Ces mots ouvrent notre coup de cœur de la semaine. Dans L'Expérience Blocher, Jean-Stéphane Bron suis de très - très - près Christophe Blocher, celui qui a fait du parti du Peuple le 1er parti de Suisse. Dans sa voiture (et même jusque dans son lit !), le cinéaste choisit certes de pénétrer l'antre du leader milliardaire mais il le filme avant tout comme un homme. Car s'il y est ici question de filmer l'ennemi, il s'agit aussi de voir comment se construit un inconscient collectif et ses zones d'ombres, comment une histoire nationale se raconte et s’incarne. Et comment le discours populiste s'immisce progressivement dans nos démocraties.


Autre continent, autre nationalisme. Toute une nuit sans savoir nous fait rencontrer un populisme moins feutré, celui qui secoue l'Inde et qui a provoqué en 2015 le soulèvement et la violente répression des étudiant•es de l'école nationale de cinéma. Mêlant des archives - images de manifestations aussi bien que de nuits de fêtes - à des lettres écrites par une étudiante à son amoureux dont elle est séparée, Payal Kapadia tisse « un brûlant manifeste cinématographique, d'une grâce rare » selon le programmateur Jürgen Ellinghaus qui présente ce film comme « un assemblage onirique qui mêle l'intime et le collectif, le politique et le poétique. »

La jeune cinéaste a obtenu pour ce film l'Œil d'or du meilleur documentaire au festival de Cannes en 2021 et elle rejoint cette année la sélection officielle du festival avec son nouveau film All We Imagine As Light. Nous vous proposons cette semaine quatre films passés par le fameux festival qui anime en ce moment la Croisette.

Sélectionné en 2022, Les Années Super 8 s'appuie comme chez Kapadia sur des archives personnelles et tisse petite et grande histoire. Quelques mois avant de recevoir le prix Nobel de Littérature, Annie Ernaux pose ses mots sur les images muettes tournées par son ex-mari et nous permet, à partir de ce qu'il y a de plus intime - la vie d'une famille et notamment ses vacances - d'accéder à l'histoire d'une décennie, celle qui a suivi 68, à ses bouleversements sociaux et politiques.

Sélectionnés la même année à la Quinzaine des Cinéastes, Verena Paravel et Lucien Castaing-Taylor brouillent à nouveau les échelles avec De Humani Corporis Fabrica.
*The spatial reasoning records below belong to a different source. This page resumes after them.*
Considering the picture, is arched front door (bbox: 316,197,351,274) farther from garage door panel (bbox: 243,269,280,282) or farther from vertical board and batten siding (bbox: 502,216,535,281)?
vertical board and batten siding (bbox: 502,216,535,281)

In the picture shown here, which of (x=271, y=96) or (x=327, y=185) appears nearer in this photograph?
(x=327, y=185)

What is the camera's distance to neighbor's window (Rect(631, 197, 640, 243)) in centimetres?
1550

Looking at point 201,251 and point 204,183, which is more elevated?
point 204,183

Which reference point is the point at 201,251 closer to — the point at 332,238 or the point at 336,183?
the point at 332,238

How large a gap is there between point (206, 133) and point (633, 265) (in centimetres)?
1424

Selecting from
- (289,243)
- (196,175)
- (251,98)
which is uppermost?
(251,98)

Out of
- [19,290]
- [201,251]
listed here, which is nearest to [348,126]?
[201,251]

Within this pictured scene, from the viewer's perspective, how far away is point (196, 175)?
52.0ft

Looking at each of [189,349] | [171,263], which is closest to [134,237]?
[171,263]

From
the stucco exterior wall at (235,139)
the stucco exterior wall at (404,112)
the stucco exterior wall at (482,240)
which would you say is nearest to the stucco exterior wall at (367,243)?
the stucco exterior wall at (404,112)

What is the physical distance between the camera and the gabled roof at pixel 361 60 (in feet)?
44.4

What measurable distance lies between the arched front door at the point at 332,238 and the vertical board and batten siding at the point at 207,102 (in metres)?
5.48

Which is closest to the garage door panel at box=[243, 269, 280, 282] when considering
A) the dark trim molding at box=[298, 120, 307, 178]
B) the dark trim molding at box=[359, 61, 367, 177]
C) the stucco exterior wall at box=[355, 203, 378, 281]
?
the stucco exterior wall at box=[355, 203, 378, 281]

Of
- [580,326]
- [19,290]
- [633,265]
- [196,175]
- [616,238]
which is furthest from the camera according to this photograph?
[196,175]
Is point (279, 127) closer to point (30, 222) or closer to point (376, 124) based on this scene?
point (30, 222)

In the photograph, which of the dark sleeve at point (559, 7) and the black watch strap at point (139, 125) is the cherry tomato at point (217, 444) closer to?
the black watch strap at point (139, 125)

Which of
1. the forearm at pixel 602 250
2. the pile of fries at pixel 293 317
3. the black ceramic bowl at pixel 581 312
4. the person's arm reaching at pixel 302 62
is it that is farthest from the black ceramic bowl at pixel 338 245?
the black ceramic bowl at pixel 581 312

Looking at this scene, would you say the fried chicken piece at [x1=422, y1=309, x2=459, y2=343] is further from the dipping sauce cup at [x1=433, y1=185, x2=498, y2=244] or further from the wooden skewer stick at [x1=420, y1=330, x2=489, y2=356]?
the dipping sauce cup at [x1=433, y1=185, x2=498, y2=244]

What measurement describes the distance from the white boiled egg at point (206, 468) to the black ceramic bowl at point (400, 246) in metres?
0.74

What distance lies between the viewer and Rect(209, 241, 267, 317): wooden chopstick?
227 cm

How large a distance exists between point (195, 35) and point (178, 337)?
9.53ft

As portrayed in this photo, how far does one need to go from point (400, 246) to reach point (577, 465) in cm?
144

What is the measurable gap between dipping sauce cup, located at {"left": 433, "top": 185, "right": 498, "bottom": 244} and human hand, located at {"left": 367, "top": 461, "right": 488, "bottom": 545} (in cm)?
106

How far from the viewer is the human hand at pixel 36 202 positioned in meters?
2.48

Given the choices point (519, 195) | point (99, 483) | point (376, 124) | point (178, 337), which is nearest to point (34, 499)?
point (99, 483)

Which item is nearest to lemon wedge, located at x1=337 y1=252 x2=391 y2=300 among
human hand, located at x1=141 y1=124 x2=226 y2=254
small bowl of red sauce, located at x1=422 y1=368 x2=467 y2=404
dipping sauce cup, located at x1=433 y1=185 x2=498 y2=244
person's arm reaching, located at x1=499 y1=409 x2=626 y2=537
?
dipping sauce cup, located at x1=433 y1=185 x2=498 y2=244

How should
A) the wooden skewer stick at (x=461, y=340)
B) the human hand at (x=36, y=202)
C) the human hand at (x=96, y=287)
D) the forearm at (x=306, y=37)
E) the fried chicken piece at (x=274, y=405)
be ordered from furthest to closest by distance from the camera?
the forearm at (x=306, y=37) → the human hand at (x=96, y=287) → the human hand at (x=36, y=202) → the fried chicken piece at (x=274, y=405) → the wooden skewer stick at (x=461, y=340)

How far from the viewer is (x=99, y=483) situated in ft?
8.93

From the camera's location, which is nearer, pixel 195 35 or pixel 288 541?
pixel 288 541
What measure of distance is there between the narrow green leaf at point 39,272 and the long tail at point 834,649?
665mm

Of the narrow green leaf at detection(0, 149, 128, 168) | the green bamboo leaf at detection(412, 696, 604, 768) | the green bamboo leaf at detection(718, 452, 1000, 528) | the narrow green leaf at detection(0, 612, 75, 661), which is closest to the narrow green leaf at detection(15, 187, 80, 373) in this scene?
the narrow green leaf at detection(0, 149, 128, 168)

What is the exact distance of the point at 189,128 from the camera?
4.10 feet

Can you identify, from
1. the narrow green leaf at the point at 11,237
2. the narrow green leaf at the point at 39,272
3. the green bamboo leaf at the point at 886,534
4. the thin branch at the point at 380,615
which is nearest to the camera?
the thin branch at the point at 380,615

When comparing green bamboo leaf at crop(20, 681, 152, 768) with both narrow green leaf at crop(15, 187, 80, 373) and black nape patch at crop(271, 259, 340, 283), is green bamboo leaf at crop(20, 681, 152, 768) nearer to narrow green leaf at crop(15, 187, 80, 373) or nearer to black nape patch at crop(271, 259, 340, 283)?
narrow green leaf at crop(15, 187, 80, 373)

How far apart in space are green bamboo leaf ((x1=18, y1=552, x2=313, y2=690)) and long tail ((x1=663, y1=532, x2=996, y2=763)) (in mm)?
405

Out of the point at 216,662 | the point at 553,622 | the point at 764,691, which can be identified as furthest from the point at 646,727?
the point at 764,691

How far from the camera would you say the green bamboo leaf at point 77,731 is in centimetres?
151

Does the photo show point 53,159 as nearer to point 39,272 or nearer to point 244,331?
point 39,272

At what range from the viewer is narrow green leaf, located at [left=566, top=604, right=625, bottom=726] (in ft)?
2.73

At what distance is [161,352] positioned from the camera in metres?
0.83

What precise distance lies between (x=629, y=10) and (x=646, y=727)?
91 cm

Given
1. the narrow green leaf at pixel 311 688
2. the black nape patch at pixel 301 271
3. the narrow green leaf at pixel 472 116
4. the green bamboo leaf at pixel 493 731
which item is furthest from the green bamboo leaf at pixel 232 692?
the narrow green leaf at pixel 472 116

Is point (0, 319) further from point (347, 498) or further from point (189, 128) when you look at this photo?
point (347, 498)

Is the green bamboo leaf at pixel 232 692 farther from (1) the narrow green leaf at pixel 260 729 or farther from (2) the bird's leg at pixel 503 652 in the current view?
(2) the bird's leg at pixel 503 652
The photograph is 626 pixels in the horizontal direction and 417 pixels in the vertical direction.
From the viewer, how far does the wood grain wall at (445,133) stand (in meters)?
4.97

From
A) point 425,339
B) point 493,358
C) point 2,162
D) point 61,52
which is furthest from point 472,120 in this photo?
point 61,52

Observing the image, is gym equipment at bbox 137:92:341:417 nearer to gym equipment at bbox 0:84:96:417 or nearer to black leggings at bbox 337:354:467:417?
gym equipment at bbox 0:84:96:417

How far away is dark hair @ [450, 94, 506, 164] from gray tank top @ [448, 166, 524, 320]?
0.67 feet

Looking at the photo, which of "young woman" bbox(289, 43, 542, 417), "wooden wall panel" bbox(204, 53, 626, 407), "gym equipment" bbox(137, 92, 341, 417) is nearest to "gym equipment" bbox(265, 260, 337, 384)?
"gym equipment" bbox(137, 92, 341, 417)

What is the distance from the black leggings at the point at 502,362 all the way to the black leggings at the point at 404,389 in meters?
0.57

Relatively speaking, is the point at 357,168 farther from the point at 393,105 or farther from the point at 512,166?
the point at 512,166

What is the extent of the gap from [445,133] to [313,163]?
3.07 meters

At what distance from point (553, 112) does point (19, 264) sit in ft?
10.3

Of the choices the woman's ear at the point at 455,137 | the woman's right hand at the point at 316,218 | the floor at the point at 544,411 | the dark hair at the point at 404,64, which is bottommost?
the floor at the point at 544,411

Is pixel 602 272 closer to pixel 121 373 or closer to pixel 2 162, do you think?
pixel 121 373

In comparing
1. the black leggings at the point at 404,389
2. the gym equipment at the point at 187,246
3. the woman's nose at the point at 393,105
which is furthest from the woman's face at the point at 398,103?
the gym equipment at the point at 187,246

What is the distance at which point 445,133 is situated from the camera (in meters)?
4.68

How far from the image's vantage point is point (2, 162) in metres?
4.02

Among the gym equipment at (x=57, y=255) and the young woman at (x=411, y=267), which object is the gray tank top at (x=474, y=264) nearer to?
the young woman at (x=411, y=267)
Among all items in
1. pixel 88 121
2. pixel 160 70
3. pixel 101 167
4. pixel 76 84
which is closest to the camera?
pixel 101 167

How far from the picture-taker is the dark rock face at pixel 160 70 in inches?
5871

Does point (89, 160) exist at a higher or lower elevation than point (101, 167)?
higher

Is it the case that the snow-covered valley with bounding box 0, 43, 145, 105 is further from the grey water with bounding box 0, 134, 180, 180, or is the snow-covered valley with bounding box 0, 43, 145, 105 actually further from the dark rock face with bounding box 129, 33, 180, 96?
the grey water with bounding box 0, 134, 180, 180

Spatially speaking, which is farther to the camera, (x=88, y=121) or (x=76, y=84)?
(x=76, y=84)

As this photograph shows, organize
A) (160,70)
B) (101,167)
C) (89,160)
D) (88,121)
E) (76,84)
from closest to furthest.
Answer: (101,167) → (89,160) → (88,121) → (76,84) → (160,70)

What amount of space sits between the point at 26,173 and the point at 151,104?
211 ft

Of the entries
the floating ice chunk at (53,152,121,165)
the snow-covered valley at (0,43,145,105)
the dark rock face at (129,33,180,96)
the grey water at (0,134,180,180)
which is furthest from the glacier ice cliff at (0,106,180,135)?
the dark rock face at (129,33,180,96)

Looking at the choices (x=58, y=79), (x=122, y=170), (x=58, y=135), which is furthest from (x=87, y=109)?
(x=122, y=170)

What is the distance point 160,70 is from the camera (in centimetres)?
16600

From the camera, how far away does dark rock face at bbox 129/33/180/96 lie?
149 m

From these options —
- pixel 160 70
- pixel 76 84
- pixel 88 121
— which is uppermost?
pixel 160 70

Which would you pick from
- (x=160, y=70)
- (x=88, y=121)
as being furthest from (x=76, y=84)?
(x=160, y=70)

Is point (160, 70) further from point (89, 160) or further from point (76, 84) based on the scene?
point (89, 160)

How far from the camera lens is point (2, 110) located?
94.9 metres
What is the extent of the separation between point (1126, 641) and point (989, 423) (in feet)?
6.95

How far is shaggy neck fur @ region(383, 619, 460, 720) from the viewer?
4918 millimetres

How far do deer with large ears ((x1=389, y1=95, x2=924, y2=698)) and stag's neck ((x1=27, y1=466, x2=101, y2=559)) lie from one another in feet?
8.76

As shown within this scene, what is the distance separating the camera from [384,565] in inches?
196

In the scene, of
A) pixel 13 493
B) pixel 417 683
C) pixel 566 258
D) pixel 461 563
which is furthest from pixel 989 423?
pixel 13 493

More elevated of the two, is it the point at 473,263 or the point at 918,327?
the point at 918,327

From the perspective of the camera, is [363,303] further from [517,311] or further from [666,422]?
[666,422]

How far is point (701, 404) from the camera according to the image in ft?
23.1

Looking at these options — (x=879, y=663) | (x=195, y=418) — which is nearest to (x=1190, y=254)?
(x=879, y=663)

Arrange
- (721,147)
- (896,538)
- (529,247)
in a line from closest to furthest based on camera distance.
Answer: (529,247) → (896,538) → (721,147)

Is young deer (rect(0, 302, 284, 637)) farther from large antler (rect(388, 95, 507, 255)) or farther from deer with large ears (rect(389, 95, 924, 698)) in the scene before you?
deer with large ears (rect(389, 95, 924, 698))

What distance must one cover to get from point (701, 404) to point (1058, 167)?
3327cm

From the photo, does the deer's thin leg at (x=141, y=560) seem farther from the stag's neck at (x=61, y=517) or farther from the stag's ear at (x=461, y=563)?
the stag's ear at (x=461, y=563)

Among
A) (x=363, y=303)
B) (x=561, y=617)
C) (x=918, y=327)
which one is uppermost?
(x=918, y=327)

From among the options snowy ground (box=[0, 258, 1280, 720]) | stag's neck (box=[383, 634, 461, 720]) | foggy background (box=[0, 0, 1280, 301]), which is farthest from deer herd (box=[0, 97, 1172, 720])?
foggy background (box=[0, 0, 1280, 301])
Après avoir ausculté un bateau de pêche dans Leviathan, ils nous font cette fois plonger dans le corps humain, nouvel objet de leur exploration et expérimentation visuelle.

Trainer en pyjama, parler à un mini-punk, slamer… Funambules, sélectionné par l'Acid à Cannes en 2O2O nous fait découvrir la petite chanson qui anime ces gens dont on dirait qu'ils ont franchi la ligne et qui ici nous sont proches. Un film qui nous raconte une autre histoire et qui fait du bien.


Si vous boycottez les tapis rouges et autres festivals, vous pouvez choisir de vous laisser emporter au fil de l'eau par Méandre(s), en suivant cette expérimentation musicale et sensorielle en noir et blanc.

De quoi nous ramener en Suisse et méditer ces mots du poète Gottfried Keller, cités par Christophe Blocher : « Cela s'est-il vraiment passé ? Telle n'est pas la question. La perle de tous les contes, c'est leur sens. »

Bons films !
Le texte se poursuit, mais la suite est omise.